For scale, this is a shot of one venerable pin oak in my back yard. (There are two.) This tree is probably not a hundred years old. The house was built in 1962; the oak has lived on for fifty-eight years, and might have been twenty or thirty years old when it and its friend were saved as a feature of the property. It could not have been very old, or the construction would have damaged its root system.
Going on from there, I want you to think how rarely, when you walk through a woodland, or state park forest, you see trees of this girth. Only areas preserved to protect significant trees are likely to have many several feet in circumference. “Old-growth” forest, of course, has trees of all ages, part of any habitat’s continual recreation of itself. But a hundred-year-old tree today still was born in the twentieth century. The woods and all they support: birds, mammals, reptiles, amphibians, insects, fungi, mosses, shrubs, wildflowers, ferns, etc., have to have been sustained in close to their condition when the most endangered species thrived there, for those species to thrive today.
Logged land that has grown back since the 1920s may look old, but represents a minor span in the history of—let’s say for the sake of argument—the Ivory-billed Woodpecker. If we want to believe some undiscovered population is still alive, we have to believe there are woods left alone from the time the last one was seen (1944, in the Singer Tract, which was destroyed). If, in the United States, no habitat for the Ivory-billed has been sustained since the 1940s, having the same mix of trees, allowed to live and die as nature dictates, then the survival of the species is unlikely.
All of which warns us that we can’t fall for restoration as the reassuring answer to environmental depredation. It’s easy to say that forests cut down can be replanted. Restoration projects are important and need to continue.
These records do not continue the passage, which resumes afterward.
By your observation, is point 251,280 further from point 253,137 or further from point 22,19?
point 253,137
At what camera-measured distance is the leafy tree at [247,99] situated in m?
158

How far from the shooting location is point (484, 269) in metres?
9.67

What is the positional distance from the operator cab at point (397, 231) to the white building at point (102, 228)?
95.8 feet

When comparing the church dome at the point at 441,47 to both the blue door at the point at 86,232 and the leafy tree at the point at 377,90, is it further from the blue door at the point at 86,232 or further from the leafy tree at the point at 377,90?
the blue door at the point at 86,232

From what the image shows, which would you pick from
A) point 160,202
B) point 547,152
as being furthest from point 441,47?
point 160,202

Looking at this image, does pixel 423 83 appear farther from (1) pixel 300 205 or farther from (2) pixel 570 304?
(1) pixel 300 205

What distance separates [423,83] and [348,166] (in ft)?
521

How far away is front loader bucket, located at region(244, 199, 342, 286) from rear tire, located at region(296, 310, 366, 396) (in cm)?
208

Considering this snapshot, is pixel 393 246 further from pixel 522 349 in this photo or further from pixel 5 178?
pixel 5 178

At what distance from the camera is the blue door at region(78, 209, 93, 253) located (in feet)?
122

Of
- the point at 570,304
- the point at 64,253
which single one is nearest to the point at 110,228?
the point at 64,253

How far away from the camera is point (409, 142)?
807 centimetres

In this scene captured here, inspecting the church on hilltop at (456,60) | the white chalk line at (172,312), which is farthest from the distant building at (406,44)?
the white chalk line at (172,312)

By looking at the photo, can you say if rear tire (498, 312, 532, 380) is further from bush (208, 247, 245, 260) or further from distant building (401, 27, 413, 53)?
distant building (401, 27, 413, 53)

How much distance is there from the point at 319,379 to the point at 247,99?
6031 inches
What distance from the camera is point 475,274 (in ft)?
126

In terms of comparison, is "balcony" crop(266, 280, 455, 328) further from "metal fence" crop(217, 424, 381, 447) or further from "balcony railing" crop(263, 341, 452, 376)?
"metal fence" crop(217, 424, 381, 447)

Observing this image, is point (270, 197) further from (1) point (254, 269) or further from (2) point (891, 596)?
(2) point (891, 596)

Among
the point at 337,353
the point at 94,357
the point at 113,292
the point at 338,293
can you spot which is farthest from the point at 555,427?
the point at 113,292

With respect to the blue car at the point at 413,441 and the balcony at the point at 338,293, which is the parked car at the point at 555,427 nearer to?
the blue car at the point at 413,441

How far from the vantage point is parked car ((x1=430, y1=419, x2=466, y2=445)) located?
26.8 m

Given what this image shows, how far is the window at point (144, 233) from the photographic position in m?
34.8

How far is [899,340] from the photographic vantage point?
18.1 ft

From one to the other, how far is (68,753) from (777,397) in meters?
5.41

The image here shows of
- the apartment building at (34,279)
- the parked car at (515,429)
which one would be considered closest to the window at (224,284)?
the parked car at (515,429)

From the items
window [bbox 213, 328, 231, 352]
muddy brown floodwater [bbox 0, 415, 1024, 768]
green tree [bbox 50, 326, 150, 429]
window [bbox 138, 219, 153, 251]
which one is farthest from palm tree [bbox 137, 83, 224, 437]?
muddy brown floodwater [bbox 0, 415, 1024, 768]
But plans for the future, or the fact that it’s possible to make them, should not become an acceptable compromise against preservation.
Only commitment to both preserve and limit wild areas to human access will slow the rate of extinction, erosion, watershed alterations that lead to drought, and other effects we are running out of time to forestall.
I don’t take the trouble to label my daylilies, so I don’t know what their names are, but this is one of my favorite oranges.